L’attrice, nata Helen Lydia Mironoff da padre russo e madre inglese, ha ricordato con ironia il suo rapporto con la regalità, tema che ha segnato molti dei suoi ruoli più celebri sul grande schermo.

Da Elisabetta II a Caterina la Grande

Nel corso della sua carriera Helen Mirren ha interpretato ben sette sovrane, tra cui Elisabetta II e Caterina la Grande. Un percorso artistico che l’ha portata a confrontarsi con figure femminili capaci di esercitare il potere e influenzare il corso della storia.

“Mi affascinano le donne di potere”, ha spiegato l’attrice. “Chi fa davvero la differenza nella storia è il potere. Oggi qui a Taormina mi sento una regina, posso indossare splendidi abiti e vivere momenti che mi fanno sentire davvero regale”.

Le sue origini familiari contribuiscono a rendere ancora più particolare questo rapporto con la nobiltà. Il nonno paterno, Pëtr Vasil’evič Mironov, era infatti un colonnello dell’esercito zarista che, dopo la Rivoluzione russa del 1917, scelse di stabilirsi definitivamente nel Regno Unito.

Il cinema come atto politico

Durante l’incontro, Mirren ha affrontato anche il tema del rapporto tra recitazione e politica. Per l’attrice, il teatro e il cinema rappresentano strumenti capaci di raccontare la complessità dell’essere umano senza semplificazioni.

“Ho iniziato a recitare con Shakespeare”, ha raccontato. “È stato lui a insegnarmi cosa significhi essere un’attrice. Attraverso i suoi personaggi si può mostrare la violenza, la gloria e l’umanità. In questo senso la recitazione può essere considerata un autentico atto politico”.

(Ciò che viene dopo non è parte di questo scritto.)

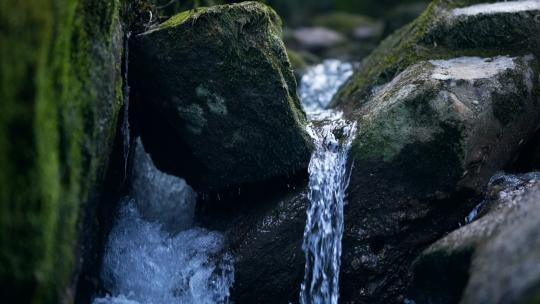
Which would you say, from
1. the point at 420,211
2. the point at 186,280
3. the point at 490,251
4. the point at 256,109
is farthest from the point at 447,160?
the point at 186,280

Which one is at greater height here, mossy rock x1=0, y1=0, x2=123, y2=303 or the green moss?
mossy rock x1=0, y1=0, x2=123, y2=303

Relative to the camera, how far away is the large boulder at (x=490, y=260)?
9.91 ft

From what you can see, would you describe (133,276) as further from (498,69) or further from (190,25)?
(498,69)

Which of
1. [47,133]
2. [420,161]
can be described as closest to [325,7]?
[420,161]

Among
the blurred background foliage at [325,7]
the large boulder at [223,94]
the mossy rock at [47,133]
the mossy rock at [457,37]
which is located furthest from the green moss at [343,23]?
the mossy rock at [47,133]

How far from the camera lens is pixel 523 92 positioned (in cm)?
521

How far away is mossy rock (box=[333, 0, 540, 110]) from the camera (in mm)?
5660

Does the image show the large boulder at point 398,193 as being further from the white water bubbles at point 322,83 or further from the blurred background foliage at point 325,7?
the blurred background foliage at point 325,7

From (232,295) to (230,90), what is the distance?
1.80 meters

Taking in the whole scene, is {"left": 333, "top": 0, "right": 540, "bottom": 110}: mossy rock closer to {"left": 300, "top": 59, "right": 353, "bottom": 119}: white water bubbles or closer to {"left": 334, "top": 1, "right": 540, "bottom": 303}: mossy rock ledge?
{"left": 334, "top": 1, "right": 540, "bottom": 303}: mossy rock ledge

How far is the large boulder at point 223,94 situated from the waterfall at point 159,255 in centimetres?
67

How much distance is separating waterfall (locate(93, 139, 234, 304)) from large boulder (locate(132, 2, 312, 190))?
667mm

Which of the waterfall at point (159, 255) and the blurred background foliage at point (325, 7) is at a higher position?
the waterfall at point (159, 255)

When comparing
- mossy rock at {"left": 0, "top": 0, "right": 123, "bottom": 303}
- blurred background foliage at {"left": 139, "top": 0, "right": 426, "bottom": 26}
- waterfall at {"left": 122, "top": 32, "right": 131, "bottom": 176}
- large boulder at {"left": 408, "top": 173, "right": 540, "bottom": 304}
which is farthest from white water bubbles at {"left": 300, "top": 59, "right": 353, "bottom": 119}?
blurred background foliage at {"left": 139, "top": 0, "right": 426, "bottom": 26}
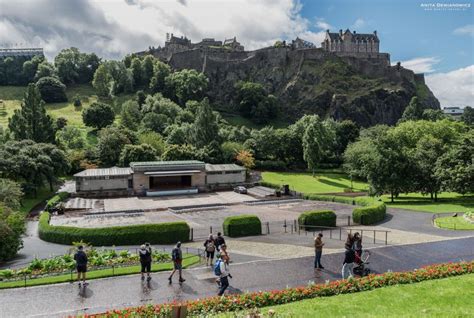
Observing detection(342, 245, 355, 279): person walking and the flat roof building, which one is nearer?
detection(342, 245, 355, 279): person walking

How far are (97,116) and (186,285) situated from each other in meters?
67.2

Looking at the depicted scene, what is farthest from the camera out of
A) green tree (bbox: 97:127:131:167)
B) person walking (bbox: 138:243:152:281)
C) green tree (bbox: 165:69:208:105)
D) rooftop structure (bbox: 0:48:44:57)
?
rooftop structure (bbox: 0:48:44:57)

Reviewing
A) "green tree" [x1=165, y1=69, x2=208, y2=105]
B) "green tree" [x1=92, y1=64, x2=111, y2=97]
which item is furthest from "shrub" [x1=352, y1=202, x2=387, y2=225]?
"green tree" [x1=92, y1=64, x2=111, y2=97]

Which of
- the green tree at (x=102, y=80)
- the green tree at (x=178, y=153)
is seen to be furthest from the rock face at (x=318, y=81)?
the green tree at (x=178, y=153)

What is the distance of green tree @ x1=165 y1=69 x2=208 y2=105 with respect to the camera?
9744 centimetres

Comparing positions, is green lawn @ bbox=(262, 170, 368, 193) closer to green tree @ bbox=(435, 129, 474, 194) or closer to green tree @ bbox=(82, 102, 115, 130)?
green tree @ bbox=(435, 129, 474, 194)

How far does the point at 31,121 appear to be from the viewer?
55.4m

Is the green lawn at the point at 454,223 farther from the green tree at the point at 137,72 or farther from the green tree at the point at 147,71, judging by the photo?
the green tree at the point at 137,72

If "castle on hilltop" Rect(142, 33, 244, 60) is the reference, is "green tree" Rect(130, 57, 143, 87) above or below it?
below

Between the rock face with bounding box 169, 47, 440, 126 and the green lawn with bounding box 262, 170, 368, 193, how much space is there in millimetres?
36499

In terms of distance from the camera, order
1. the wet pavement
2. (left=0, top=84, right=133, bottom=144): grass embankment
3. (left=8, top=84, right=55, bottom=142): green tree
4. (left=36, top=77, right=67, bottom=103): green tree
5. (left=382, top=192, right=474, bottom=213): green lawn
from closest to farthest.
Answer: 1. the wet pavement
2. (left=382, top=192, right=474, bottom=213): green lawn
3. (left=8, top=84, right=55, bottom=142): green tree
4. (left=0, top=84, right=133, bottom=144): grass embankment
5. (left=36, top=77, right=67, bottom=103): green tree

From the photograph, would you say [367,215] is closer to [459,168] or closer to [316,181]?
[459,168]

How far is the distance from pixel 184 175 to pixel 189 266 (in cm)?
3592

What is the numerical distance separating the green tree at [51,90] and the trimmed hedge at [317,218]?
87152 millimetres
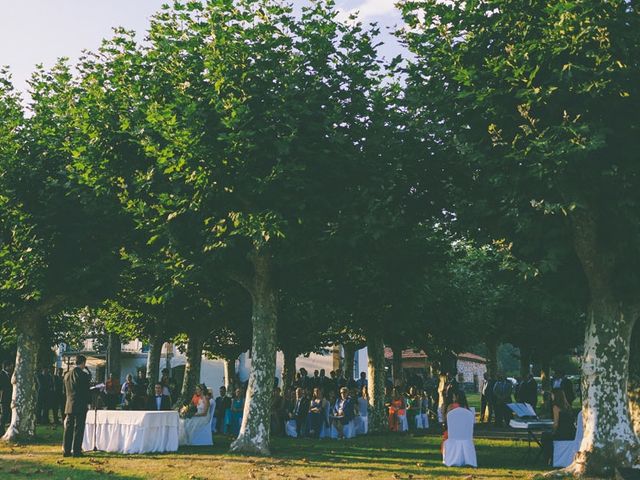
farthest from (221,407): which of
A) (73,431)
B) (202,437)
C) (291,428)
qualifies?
(73,431)

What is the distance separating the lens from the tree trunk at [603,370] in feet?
44.7

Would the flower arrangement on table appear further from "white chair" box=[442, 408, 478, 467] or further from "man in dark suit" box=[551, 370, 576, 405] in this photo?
"man in dark suit" box=[551, 370, 576, 405]

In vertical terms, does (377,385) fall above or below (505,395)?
above

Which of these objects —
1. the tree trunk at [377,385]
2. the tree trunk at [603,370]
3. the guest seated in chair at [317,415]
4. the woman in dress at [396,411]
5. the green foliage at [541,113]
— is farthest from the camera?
the woman in dress at [396,411]

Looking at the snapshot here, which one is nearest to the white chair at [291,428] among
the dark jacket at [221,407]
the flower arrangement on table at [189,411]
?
the dark jacket at [221,407]

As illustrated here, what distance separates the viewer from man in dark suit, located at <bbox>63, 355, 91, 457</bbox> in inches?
697

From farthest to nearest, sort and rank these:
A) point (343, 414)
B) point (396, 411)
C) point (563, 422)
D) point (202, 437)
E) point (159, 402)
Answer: point (396, 411), point (343, 414), point (159, 402), point (202, 437), point (563, 422)

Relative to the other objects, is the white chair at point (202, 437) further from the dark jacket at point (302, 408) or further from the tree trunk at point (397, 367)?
the tree trunk at point (397, 367)

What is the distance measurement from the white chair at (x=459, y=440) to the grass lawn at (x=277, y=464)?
415 millimetres

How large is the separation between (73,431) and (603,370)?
12302mm

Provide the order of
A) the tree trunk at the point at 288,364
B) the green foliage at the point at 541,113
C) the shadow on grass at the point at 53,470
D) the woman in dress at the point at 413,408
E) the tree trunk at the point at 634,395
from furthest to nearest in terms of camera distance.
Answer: the tree trunk at the point at 288,364 → the woman in dress at the point at 413,408 → the tree trunk at the point at 634,395 → the shadow on grass at the point at 53,470 → the green foliage at the point at 541,113

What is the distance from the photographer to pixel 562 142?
40.7 ft

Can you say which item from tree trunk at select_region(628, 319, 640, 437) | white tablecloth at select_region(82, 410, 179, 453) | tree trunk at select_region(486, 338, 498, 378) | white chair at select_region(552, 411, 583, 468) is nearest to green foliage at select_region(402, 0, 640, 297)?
white chair at select_region(552, 411, 583, 468)

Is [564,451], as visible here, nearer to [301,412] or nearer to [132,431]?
[132,431]
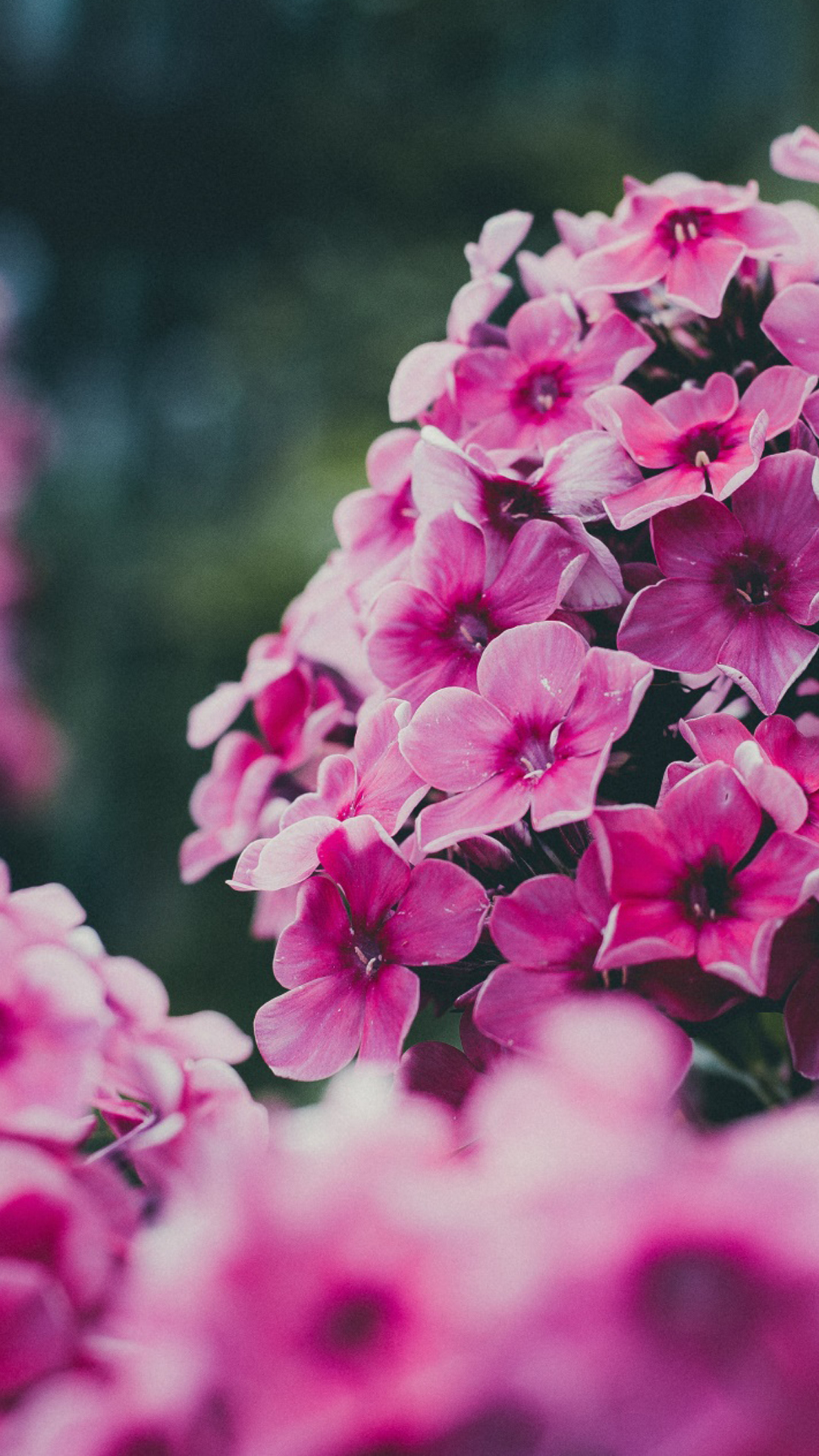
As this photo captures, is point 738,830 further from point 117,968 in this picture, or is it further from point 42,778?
point 42,778

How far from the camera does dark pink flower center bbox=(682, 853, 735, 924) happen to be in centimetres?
33

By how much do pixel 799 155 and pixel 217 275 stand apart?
3018 mm

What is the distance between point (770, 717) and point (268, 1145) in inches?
7.5

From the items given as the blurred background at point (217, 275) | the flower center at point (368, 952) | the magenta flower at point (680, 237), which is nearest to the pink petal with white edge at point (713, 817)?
the flower center at point (368, 952)

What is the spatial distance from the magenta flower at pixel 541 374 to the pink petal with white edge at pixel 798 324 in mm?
48

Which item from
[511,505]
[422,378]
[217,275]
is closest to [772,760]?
[511,505]

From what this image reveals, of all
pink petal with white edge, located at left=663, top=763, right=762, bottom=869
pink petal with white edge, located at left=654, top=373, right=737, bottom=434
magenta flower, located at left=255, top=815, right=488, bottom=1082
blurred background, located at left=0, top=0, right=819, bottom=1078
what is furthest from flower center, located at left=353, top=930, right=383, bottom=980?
blurred background, located at left=0, top=0, right=819, bottom=1078

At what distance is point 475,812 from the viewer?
0.35m

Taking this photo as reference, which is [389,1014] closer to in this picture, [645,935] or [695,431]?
[645,935]

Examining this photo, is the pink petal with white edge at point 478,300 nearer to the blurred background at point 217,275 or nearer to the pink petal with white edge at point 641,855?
the pink petal with white edge at point 641,855

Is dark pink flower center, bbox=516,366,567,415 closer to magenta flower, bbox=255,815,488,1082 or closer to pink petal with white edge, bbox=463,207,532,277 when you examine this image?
pink petal with white edge, bbox=463,207,532,277

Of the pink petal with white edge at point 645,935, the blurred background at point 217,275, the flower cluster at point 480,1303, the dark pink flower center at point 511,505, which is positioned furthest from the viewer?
the blurred background at point 217,275

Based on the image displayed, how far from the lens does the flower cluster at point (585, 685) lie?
0.32m

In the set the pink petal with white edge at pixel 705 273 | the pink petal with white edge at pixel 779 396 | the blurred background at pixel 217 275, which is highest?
the pink petal with white edge at pixel 705 273
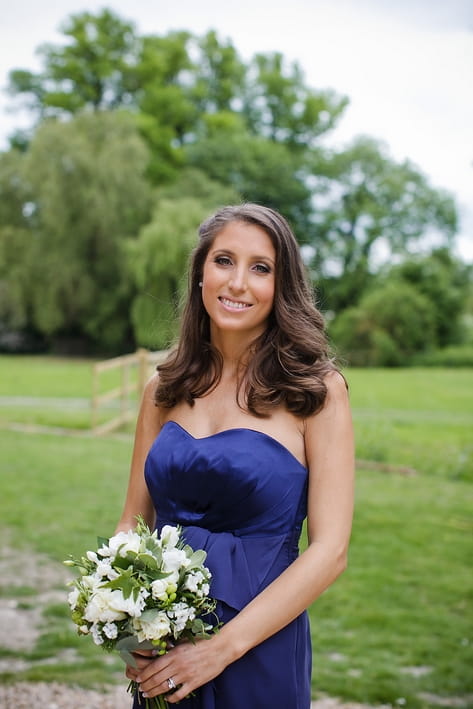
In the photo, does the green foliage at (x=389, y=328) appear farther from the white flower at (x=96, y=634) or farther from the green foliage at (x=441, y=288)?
the white flower at (x=96, y=634)

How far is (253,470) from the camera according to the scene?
7.38 feet

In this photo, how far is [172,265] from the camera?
2853 cm

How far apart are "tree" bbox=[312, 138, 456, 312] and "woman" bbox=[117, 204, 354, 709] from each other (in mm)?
36426

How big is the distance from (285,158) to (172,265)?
485 inches

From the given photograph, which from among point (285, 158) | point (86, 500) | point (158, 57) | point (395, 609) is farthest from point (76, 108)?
point (395, 609)

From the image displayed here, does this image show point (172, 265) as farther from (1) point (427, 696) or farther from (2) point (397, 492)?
(1) point (427, 696)

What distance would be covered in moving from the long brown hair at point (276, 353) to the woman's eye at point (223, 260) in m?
0.08

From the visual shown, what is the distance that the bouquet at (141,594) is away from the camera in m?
1.93

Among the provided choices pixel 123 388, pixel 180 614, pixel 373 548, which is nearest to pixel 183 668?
pixel 180 614

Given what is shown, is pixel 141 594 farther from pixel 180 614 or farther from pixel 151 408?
pixel 151 408

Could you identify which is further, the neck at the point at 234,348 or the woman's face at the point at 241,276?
the neck at the point at 234,348

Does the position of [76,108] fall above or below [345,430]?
above

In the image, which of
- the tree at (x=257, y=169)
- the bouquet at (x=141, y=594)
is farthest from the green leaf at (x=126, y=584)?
the tree at (x=257, y=169)

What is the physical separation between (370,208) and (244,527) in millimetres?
37882
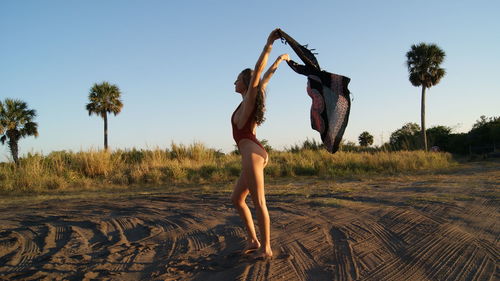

Una visione che mette al centro la capacità dell’arte di osservare la realtà e raccontarla nelle sue molteplici sfumature.

L’età, i diritti delle donne e il valore dell’esperienza

Tra i passaggi più applauditi dell’incontro, le riflessioni sull’età e sul ruolo delle donne nella società.

Helen Mirren ha raccontato di aver imparato dalla madre a vivere serenamente il passare del tempo: “Quando hai vent’anni temi di arrivare a quaranta. Poi scopri che i quaranta sono meravigliosi. Lo stesso vale per i sessanta e per ogni fase della vita”.

L’attrice ha poi espresso preoccupazione per alcune posizioni emerse negli Stati Uniti sui diritti femminili. “Trovo terrificante che oggi ci siano persone che sostengono che alle donne non dovrebbe essere permesso votare”, ha dichiarato, ribadendo l’importanza delle conquiste ottenute nel corso dei decenni.

Israele, Palestina e il richiamo all’umanità

Nel corso dell’incontro non è mancata una domanda sul conflitto israelo-palestinese. Mirren ha risposto con equilibrio, ricordando anche un episodio avvenuto a Londra nel 2024, quando venne contestata pubblicamente e accusata di essere sionista.

L’attrice ha ribadito il diritto di Israele a esistere, ma ha anche espresso dure critiche verso le violenze che colpiscono la popolazione civile. “Parliamo di crimini contro l’umanità”, ha affermato, sottolineando come la sofferenza di un popolo non possa mai giustificare quella inflitta a un altro.

L’affetto per Checco Zalone

Tra i momenti più leggeri dell’incontro, il ricordo del rapporto nato con Checco Zalone. Alla domanda se lavorerebbe nuovamente con il comico pugliese, Helen Mirren ha risposto senza esitazioni.

“Assolutamente sì”, ha dichiarato sorridendo. L’attrice ha ricordato il loro primo incontro in aereo e la successiva collaborazione nel videoclip de La Vacinada, sottolineando il talento di Zalone e aggiungendo con simpatia un dettaglio personale: “Mi ha invitata a cena ed è davvero bravissimo a fare la pizza”.

Un aneddoto che ha strappato applausi e sorrisi al pubblico di Taormina, confermando ancora una volta il carisma e l’ironia di una delle attrici più amate del cinema internazionale.